** START TEXT EXTRACT **

The economic and psychological literatures have demonstrated that early investments (private and public) in children can significantly increase cognitive outcomes in the short and long term and contribute to success later in life. One of the most important of these inputs is maternal time. Women’s participation in the labor market has risen rapidly in most countries, implying that mothers spend less time with their children and that families rely more on external sources of childcare. This trend has raised concerns, and an intense debate in several countries has focused on the effectiveness of childcare policies.

Women’s labor force participation is
                        rising

Key findings

Pros

Mothers’ (and fathers’) time is a crucial input in child development, especially when parents are highly educated.

Making high-quality early childcare more available to low-income households can promote efficiency and reduce inequality.

Parental leave and other policies that enable parents to spend more time with their children can improve children’s abilities.

Compared with informal childcare, formal childcare may improve child outcomes, such as school readiness and problem-solving, especially for low-income children.

Childcare programs directed to children in low-income families can affect child outcomes in the short and long term.

Cons

Expansion of parental leave may not significantly affect some child outcomes in the long term (average years of schooling and wages).

Compared with care by parents, some evidence suggests that formal childcare may negatively affect children’s vocabulary and behavioral and social skills, increasing anxiety and aggressive behavior.

Few studies have used direct measures of parents’ time with their children to examine the relationship between parental investments and children’s cognitive development.

Children receiving informal care from grandparents were less prepared for school than children in formal childcare.

Author's main message

Child development is the outcome of inputs from parents, formal and informal childcare providers, and schools. Especially when children are young, mothers’ and fathers’ care is the most valuable input. When both parents work, formal childcare is the best substitute, especially for children in low-income families. Informal childcare seems to contribute less to child development. Consequently, generous parental leave policies as well as policies that promote affordable and high-quality formal childcare are likely to have a positive impact on children’s abilities and outcomes in the near and long term.

Motivation

In the last few years, women’s labor market participation has grown worldwide. As a result, household income has increased, along with women’s independence, so has the number of children enrolled in formal and informal childcare, as mothers’ time with children has declined.

However, while women’s labor force participation has increased in most countries, the availability of external childcare has remained low, and its quality varies considerably, especially for children under the age of three. In response, policymakers are directing increased attention to promoting the greater availability and improved quality of formal childcare.

Given the importance of early investment in children’s development, an intense debate has focused on the availability and quality of childcare services as a crucial substitute for maternal time. This paper focuses on experience with childcare options in English-speaking countries (the UK and the US), northern European countries (Denmark and Norway), and central and southern European countries (Italy and Germany).

** END TEXT EXTRACT **
** START DATA SUPPLIED **

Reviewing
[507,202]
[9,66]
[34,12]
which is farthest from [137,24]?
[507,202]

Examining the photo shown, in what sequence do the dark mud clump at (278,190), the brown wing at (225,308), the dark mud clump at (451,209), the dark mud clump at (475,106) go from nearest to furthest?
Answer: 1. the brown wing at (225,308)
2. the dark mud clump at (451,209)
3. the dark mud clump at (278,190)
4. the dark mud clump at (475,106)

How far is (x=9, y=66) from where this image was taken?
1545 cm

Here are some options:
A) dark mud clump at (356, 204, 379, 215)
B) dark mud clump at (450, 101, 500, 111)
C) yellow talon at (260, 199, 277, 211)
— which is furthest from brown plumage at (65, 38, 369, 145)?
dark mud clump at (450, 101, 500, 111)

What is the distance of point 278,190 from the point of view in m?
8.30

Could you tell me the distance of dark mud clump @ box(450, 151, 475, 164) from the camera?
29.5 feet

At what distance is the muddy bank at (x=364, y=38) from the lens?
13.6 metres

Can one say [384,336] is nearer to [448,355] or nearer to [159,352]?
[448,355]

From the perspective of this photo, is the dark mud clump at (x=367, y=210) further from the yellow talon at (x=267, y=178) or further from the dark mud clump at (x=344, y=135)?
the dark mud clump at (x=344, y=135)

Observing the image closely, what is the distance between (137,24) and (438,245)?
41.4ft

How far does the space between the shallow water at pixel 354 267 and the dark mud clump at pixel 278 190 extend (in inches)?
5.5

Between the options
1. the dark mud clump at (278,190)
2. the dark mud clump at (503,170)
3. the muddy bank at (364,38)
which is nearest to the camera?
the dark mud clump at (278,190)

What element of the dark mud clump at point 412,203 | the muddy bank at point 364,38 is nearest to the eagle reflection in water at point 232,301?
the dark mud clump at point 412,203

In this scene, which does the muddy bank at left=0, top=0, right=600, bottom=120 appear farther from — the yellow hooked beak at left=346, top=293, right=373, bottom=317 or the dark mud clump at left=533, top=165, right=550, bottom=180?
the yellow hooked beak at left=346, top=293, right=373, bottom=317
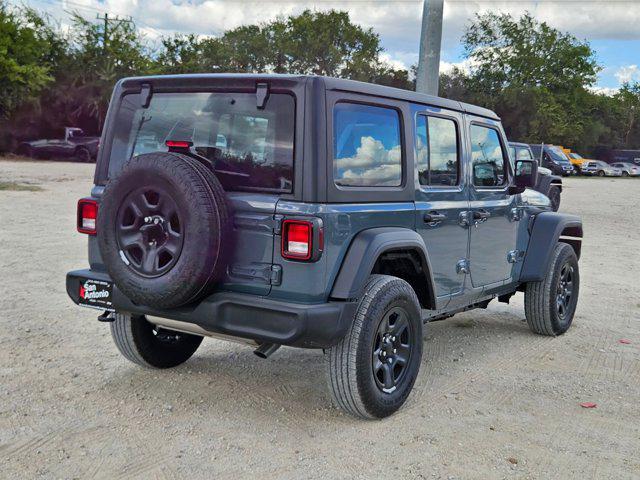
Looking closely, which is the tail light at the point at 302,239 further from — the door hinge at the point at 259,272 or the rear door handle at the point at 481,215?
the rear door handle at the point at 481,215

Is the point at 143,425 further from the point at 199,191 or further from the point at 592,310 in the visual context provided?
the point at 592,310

** END DATA SUPPLIED **
** START DATA SUPPLIED **

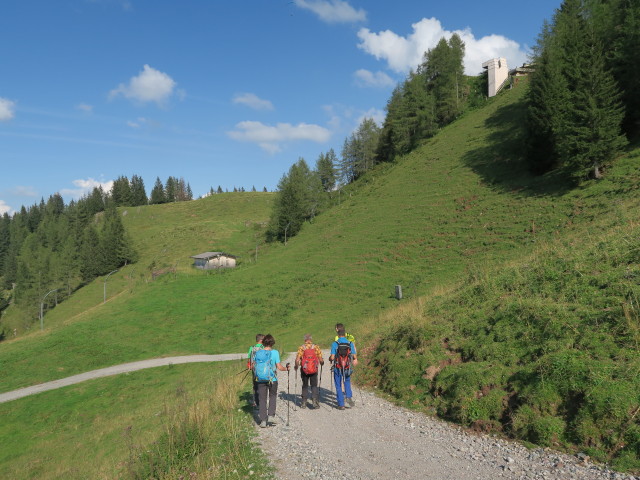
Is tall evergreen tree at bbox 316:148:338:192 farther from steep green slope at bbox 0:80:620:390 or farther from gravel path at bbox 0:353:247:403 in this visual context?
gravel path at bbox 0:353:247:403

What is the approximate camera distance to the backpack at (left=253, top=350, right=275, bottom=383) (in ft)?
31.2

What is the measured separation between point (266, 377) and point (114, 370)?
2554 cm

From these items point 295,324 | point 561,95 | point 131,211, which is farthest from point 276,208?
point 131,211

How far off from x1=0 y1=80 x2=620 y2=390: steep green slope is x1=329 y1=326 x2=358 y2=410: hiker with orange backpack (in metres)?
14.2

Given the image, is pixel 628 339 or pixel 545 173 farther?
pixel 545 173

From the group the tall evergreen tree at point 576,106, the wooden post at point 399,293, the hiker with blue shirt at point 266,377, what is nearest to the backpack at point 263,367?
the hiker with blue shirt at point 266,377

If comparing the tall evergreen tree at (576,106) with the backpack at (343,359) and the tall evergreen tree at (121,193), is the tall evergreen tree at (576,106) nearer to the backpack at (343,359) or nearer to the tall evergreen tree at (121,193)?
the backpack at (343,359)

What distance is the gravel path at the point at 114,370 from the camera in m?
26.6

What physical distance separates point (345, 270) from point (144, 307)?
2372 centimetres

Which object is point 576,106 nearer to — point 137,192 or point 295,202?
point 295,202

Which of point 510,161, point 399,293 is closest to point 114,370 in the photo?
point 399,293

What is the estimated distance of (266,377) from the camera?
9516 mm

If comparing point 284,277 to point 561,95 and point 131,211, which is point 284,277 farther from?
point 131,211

** END DATA SUPPLIED **

= EXERCISE =
Continue the article on childcare and child development, starting right after its final sentence.

= EXPECTED ANSWER =
Discussion of pros and cons

While enrollment in formal (public and private) childcare is more than 60% in almost all EU countries, enrollment is much lower for children under the age of three and varies considerably across countries (Figure 1). Government spending in this area is highest in Denmark, the Netherlands, and Sweden, where more is invested in early education, and much lower in Italy, Spain, the UK, and the US.

Enrollment in formal childcare or early
                        education varies by age and country, 2008

While the share of enrollment in formal childcare is smaller for children under three years old, that share has been rising in most countries. Of the countries reviewed here, enrollment has always been highest in Denmark and Norway, where it is mostly public; somewhat lower in the UK and the US, where it is mostly private, and in Spain, where it has increased after recent reforms; and much lower in Germany and Italy, where childcare is mostly public but highly rationed (Figure 2).

The enrollment rate of children under age
                        three in formal care varies considerably by country

The theoretical approach to child development

A seminal contribution to the economic approach to child development establishes a framework in which child development is the outcome of a production function in which families as well as schools are the primary actors [1]. More specifically, in this production function framework, child development is a dynamic process, and the outcome is determined by heritable endowments and the sequence of endogenous inputs, which depend on parental choice and are therefore correlated with parents’ characteristics. Family inputs are the most important in the first few years of a child’s life, since cognitive and non-cognitive outcomes are largely determined early. High-quality childcare programs can substitute for parental time when parents are at work and, like parental care, can also improve cognitive and non-cognitive outcomes, especially for children from more disadvantaged backgrounds.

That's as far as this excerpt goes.